- [The task] Count the lines in the data below that contain the word "among", and reply with the number alone.

- [Provided entries]
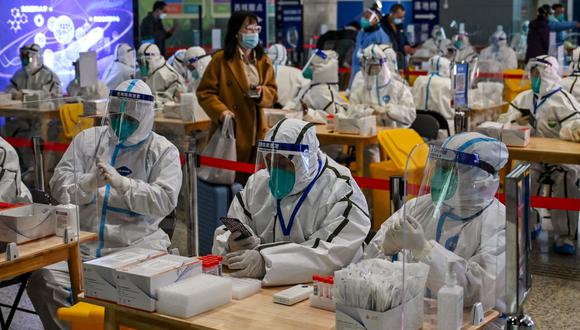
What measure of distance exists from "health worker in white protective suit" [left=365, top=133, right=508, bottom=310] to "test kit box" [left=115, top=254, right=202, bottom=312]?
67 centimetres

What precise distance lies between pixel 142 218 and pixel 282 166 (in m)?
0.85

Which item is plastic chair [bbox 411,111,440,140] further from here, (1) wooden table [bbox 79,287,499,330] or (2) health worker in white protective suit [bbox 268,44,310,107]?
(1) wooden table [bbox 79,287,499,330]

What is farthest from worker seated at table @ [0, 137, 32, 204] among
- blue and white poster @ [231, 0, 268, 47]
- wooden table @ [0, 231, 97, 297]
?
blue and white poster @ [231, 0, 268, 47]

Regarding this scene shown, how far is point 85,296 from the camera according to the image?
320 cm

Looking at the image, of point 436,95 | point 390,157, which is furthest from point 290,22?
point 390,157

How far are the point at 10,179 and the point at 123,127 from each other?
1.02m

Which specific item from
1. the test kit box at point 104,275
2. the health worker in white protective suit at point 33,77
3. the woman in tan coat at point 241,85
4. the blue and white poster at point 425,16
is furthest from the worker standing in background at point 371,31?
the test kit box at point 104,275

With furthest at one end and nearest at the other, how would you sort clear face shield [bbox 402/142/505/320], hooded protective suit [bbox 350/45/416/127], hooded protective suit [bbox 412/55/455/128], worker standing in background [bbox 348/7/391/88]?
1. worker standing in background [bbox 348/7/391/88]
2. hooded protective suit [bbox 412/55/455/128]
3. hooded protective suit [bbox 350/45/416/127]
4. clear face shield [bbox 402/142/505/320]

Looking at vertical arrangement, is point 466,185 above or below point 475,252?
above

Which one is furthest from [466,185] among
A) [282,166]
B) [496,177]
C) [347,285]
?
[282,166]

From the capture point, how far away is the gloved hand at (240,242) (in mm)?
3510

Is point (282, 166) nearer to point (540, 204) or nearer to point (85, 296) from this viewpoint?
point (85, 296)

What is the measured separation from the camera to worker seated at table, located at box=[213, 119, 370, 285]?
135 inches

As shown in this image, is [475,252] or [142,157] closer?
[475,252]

* * *

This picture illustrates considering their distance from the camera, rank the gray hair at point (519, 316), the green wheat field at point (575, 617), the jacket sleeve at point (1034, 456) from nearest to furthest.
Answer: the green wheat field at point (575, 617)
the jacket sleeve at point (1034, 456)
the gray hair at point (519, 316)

--

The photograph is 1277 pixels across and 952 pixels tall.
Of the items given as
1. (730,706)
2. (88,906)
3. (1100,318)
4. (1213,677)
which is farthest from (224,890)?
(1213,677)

- [Solution to this exercise] 2